Embracing tokenization: Payment without pain

Today, it’s expected that merchants accept electronic payments. It’s more than expected that those payments are secure. No data leaks or breaches of any kind. The reality is many companies don’t truly understand the security vulnerabilities that electronic payments present, nor the solutions on the market. They may think they are secure, but in fact are at great risk.

The Payment Card Industry Security Standards Council (PCI SSC) has tightened compliance requirements, initially with their Data Security Standards (PCI DSS). Ever tightening, the compliance rules will become more stringent again in 2010. As a response, the industry has been flooded with solutions claiming to provide heightened security for a merchant’s data. Undoubtedly, and often blindly, merchants invest in these offerings. In most cases out of fear, uncertainty and doubt. What companies don’t get is that most of these solutions are not bullet-proof.

Since companies think they are compliant and are indeed not they are at risk for a breach or an audit resulting in hefty fines that could bring them to their knees. Unfortunately, most find out the hard way. What can help? In my view, tokenization is the answer. A solid tokenization solution can take companies into a safe harbor and remove all navigational stress from its shoulders.

According to the recent Gartner Group report, “Using Tokenization to Reduce PCI compliance Requirements,” “enterprises that have successfully implemented tokenization… have reduced the scope of costly PCI compliance audits while keeping sensitive cardholder data more contained and secure.”

So what is tokenization, really? The bottom line is that tokenization is a technology that leapfrogs the better-known, traditional encryption. Sensitive data is removed from enterprise systems and, as an added bonus, the technology is complimentary to legacy enterprise systems.

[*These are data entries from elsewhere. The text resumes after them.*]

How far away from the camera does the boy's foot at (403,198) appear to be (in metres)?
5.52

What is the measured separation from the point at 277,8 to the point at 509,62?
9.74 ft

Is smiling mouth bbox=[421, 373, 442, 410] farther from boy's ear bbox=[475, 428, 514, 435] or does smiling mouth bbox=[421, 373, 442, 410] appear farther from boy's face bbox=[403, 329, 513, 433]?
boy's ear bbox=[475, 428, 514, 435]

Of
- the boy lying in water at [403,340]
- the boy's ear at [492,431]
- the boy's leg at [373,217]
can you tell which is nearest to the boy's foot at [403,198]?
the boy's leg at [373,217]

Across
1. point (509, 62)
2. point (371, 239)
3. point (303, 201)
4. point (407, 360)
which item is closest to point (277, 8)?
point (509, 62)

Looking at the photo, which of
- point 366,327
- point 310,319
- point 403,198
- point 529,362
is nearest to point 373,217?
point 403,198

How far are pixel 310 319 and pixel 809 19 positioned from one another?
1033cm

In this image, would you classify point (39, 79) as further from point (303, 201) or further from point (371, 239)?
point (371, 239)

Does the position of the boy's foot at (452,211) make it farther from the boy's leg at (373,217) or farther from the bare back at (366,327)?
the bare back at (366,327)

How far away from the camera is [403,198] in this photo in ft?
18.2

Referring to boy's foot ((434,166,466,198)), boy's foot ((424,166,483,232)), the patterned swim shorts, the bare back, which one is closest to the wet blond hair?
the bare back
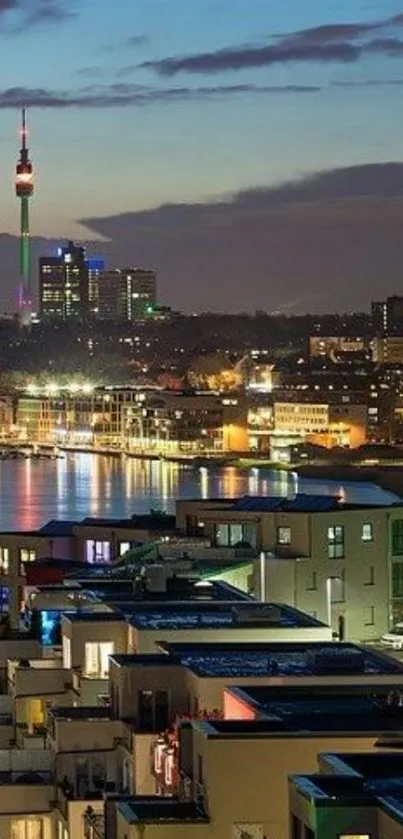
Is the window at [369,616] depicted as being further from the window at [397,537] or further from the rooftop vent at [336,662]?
the rooftop vent at [336,662]

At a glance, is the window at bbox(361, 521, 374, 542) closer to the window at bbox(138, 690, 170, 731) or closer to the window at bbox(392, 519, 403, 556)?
the window at bbox(392, 519, 403, 556)

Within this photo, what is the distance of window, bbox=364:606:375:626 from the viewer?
15.8ft

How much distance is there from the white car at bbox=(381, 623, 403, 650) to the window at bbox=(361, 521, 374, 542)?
302 millimetres

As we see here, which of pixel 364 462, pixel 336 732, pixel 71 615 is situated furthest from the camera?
pixel 364 462

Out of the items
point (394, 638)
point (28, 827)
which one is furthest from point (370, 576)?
point (28, 827)

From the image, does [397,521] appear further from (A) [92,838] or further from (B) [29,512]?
(B) [29,512]

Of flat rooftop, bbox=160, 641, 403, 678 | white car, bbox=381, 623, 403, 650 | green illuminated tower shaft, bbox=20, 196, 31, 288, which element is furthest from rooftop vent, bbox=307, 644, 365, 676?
green illuminated tower shaft, bbox=20, 196, 31, 288

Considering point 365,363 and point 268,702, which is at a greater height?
point 365,363

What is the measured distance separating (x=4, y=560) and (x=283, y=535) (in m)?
1.49

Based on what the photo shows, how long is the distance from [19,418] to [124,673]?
33.6m

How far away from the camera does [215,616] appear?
3.23m

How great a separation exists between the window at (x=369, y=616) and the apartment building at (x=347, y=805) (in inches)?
124

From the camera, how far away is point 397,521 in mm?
5137

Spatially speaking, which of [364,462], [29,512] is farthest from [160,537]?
[364,462]
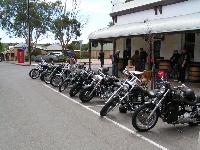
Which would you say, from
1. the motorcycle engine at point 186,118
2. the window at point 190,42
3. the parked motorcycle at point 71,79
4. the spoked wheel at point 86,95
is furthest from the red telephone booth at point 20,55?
the motorcycle engine at point 186,118

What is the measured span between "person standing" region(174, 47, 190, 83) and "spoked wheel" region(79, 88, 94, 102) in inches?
230

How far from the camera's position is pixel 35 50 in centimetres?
5831

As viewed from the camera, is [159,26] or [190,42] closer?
[159,26]

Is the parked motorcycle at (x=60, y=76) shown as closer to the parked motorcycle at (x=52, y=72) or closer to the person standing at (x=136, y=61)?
the parked motorcycle at (x=52, y=72)

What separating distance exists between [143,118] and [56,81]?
8300 millimetres

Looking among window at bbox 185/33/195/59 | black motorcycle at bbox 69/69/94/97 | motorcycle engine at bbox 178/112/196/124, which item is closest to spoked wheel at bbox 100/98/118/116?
motorcycle engine at bbox 178/112/196/124

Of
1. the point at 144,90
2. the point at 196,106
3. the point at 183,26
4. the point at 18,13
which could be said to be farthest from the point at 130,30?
the point at 18,13

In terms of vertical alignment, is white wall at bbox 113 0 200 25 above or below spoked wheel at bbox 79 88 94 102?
above

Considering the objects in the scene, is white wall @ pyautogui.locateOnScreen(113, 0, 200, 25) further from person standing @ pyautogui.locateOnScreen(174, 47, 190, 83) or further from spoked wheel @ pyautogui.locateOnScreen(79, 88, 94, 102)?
spoked wheel @ pyautogui.locateOnScreen(79, 88, 94, 102)

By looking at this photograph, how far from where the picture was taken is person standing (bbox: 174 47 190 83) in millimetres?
14133

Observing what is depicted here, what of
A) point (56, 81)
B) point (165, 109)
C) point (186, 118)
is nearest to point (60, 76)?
point (56, 81)

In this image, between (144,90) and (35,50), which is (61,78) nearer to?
(144,90)

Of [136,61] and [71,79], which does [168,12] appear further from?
[71,79]

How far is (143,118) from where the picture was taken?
6645 mm
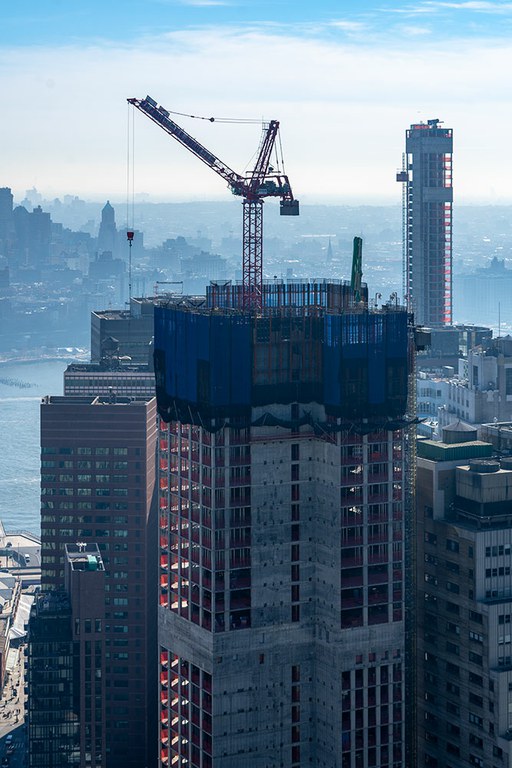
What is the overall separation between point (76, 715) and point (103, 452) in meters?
20.8

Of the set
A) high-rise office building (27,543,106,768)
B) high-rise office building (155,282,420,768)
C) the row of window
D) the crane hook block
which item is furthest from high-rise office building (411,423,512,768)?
the row of window

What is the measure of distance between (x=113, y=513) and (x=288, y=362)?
44.8 metres

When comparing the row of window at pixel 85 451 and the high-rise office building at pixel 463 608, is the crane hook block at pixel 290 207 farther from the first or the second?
the row of window at pixel 85 451

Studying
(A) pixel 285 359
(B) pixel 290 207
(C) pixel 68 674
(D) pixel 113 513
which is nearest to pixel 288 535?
(A) pixel 285 359

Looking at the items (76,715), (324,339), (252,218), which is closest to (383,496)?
(324,339)

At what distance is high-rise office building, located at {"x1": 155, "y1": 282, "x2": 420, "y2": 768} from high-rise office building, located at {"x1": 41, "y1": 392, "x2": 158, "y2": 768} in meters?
40.7

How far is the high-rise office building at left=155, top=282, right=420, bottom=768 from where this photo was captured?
233 feet

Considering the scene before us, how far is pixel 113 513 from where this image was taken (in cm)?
11525

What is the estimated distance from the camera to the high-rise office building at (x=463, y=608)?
7350cm

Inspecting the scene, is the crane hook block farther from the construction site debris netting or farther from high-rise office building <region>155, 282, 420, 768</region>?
the construction site debris netting

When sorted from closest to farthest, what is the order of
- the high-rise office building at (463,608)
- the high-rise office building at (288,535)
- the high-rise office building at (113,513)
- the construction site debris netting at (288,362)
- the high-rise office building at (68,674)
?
the high-rise office building at (288,535) → the construction site debris netting at (288,362) → the high-rise office building at (463,608) → the high-rise office building at (68,674) → the high-rise office building at (113,513)

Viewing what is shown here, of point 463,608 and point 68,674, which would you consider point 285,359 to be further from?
point 68,674

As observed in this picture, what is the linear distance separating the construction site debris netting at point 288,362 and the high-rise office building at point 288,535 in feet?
0.20

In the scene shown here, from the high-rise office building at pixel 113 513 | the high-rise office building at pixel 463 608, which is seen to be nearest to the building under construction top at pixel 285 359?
the high-rise office building at pixel 463 608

Drilling down, tokenization affords companies the opportunity to eliminate the storage of sensitive information. This cutting-edge technology works by intercepting cardholder data entered into an enterprise payment acceptance system like a Web store, CRM, ERP or POS, and replacing it with a surrogate number known as a “token”, a unique ID created to replace the actual data associated with a specific card number. Put more simply, tokenization is different from any other security solution dealing with PCI issues because it’s “waterproof” vs. “water resistant” (encryption).

Tokenization offers the following two key benefits:
1. Software as a Service (SaaS) model ensures no customer card data resides within company systems
2. Cost effectiveness and savings

1. Benefits of SaaS: Get it out of my house
With a tokenization solution outsourced via a SaaS model and a reputable vendor, cardholder data never resides in the merchant’s environment. The premise and theory behind encryption remains true – protect sensitive data with complex encryption algorithms wherever sensitive data is stored. Tokenization takes the same principle to a new level: protect sensitive cardholder data by removing it from merchant systems entirely. Quite simply, merchants do not need to encrypt what they do not store. Let someone else shoulder the information.

By eliminating the storage of sensitive cardholder data through a SaaS tokenization solution, merchants can realize a multitude of financial, operational and security advantages over traditional enterprise encryption solutions. A tokenization solution requires minimal upfront capital expenditure, if any. And it saves on the back-end, too, by preventing costly breaches. If thieves know you don’t have any valuable data they have no reason to break into your systems. And, let’s pretend the worse happens and someone figures out someday how to hack a token – the breach would be extremely limited. If an attacker somehow bypasses both the token and encryption, they will have access to only one card number.

2. Cost savings
According to Gartner Group, a company with 100,000 customer accounts spends $6 per account to roll out encryption appliances. A separate encryption solution is required for each place where credit card data is stored. In a large enterprise there can easily be 10 or 20 systems. Do the math – that could add up fast.

In contrast, by transferring all card holder data out of your systems, a company eliminates capital expenditures. It’s a simple premise: the less data there is onsite the less it costs to keep it secure. This will also reduce the complexity of a company’s PCI audit. Because the merchant no longer stores cardholder data, they will be removed from the scope of PCI Requirement 3, reducing the number of questions needed to answer on the audit. All in all, tokenization greatly reduces risk of breach, operational expenses and bad PR – all of which ultimately saves money.

Finding the shoe that fits: Tokenization solution
In conclusion, if a company carries confidential cardholder data, we strongly recommend getting it out of the system and onto a reputable vendor’s. To choose a vendor, make sure they have expertise and execution experience. Tokenization vendors must be thoroughly vetted, since they will become mission critical business partners. There is no doubt there is a solution for every company. But you must pick the right partner that can fulfill all the company’s requirements while understanding its level of size and complexity. Tokenization is the answer to security, cost savings and general peace of mind, just be sure to ask the right questions.